STATED EXERCISE 1
From the trail crew report, extract the passage starting with "Once Trail 618" and going on through "of the hitch.", copying it word for word.
STATED EXERCISE 2
In the trail crew report, what nickname did the crew give Trail 442?
STATED EXERCISE 3
Continue the trail crew report from where it stops.

EXCERPT PROVIDED
Edward Abbey is quoted as saying " The idea of wilderness needs no defense, it only needs defenders." Creating stewards of the land, who can draw from their own "boots on the ground" experience is exactly how we create new defenders. So on the last day of the trip, when I posed the question "Who owns this land?" I received a battle cry style response of "WE DO", from every single one of them. I knew we had 6 more young defenders. And as I watched this transition happen in a matter of 9 days with these youth from the Bronx, I was left reflecting on the same transition through the first 3 months of the season with the SBFC Wilderness Ranger Interns. The interns, although they came in with an already strong base of knowledge and passion for conservation, went through the same transition. And left the Idaho/Montana backcountry with countless memories and experiences that will help fuel their fight in defense of Wilderness. 

TRAIL 442 WHERE ARE YOU?

Nez Perce-Clearwater Trail Crew Member-Trevor Fero

From wonderful lakes, new camping locations and emotional trails, Hitch 4 was full of new experiences, hard work and lots of beauty. Day one we hiked in and camped along Cedar Creek on Trail 939. The next day we hiked to the junction where Trail 939 and 618 meet. Clearing our way down 618, we passed Maple Lake and the junction with 442. As the afternoon got longer we decided to cache our tools and hike down to our new base camp at Isaac lake. Even though Isaac lake was swampy and buggy it was still a beautiful place to camp. While staying there we also got to enjoy the company of a family of 3 moose. Staying at Isaac for 3 nights allowed us to completely clear Trail 618 to the junction with 619.

Once Trail 618 was cleared our next priority was to clear Trail 442. We left Isaac lake and the moose to camp along Trail 442 on a beautiful ledge looking over the East Moose Creek drainage. This trail was known to us as the “emotional roller-coaster trail” because of how dramatic the landscape and blowdown was. The trail began descending down a beautiful ridge line in the high alpine with minimal clearing to be done. At this point our spirits were high and we were sure we were going to clear this trail. But we were very wrong…. The farther down the trail the worse the blowdown became. Recent fire had destroyed the trail, which left us with longer hours towards the end of the hitch.

INFORMATION SHOWN
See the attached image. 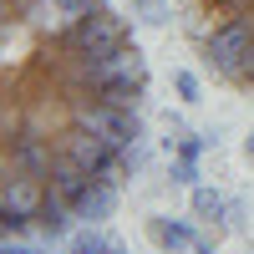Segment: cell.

EXERCISE RESULT 1
Once Trail 618 was cleared our next priority was to clear Trail 442. We left Isaac lake and the moose to camp along Trail 442 on a beautiful ledge looking over the East Moose Creek drainage. This trail was known to us as the “emotional roller-coaster trail” because of how dramatic the landscape and blowdown was. The trail began descending down a beautiful ridge line in the high alpine with minimal clearing to be done. At this point our spirits were high and we were sure we were going to clear this trail. But we were very wrong…. The farther down the trail the worse the blowdown became. Recent fire had destroyed the trail, which left us with longer hours towards the end of the hitch.

EXERCISE RESULT 2
The "emotional roller-coaster trail."

EXERCISE RESULT 3
During those last couple of days on hitch we completely lost Trail 442 twice. On our last work day when we lost the trail for the second time early in the afternoon, it became clear to us that we would not be completely opening Trail 442. Feeling defeated and exhausted on our last evening, we tried to enjoy our last night on Trail 442. We then made our way into our sleeping bags earlier than usual, in preparation for our 17 mile hike out the next day.

Ben & Zach Journey to the Center of "The Hole"

Ben Sargis

Boise State University

Waterfall Trail and South Fork of Waterfall Creek Trail

Salmon Challis NF

6/25-8/1

Nearing the end of the South Fork of Waterfall Creek, Zach and I are hiking well past our ten-hour work day. We are deep in “the hole”. Looking at our maps, the scenic Big Horn Crags are a day’s hike away, but we have been brushing and clearing lodgepole downfall stacked like toothpicks roughly three thousand feet lower in the afternoon sun. We call it a day on a lumpy hillside aspen grove a mile short of our goal, figuring we crawled, jumped, and shoved our way past enough fallen logs to make a whole work day tomorrow. So, we whip out our tiny mugs and cook our tiny dinners on our tiny stoves for the fifth night in a row. Over rice and beans, mac and cheese, and pepperoni of questionable freshness we watch a caterpillar munch on juicy young aspen leaves while the sun sets over the Middle Fork of the Salmon River in the distance. We know we’ll be sweating and cursing the lodgepole chain mail in the morning, but tomorrow is Sunday in “the Church”—all we can do is be obedient servants of this vast Wilderness.

On the first day of our hitch as we leave Geoff, the Wilderness Ranger for the North Fork District, to drop into the Waterfall Trail he sends us off with a popular phrase in the Frank Church Wilderness: “Get Franked”. Get Franked means to get worked in the hot sun doing heavy brushing for miles. Get Franked means your tent zipper breaking and huddling under your dirty work shirt fending off mosquitoes. Get Franked means getting holes stabbed in your pants as you wrestle your way through Jenga piles of deadfall. But get Franked also means sunsets over the Middle Fork. It means camping on high divides, lakes, and mountains stretching into the distance in either direction. It means eating rice and beans watching a caterpillar eat leaves like it’s the Dr. Phil show. I might be deep in “the hole” preparing to get Franked for the sixth day in a row as I lay down in the aspens, but getting Franked has never sounded so righteous.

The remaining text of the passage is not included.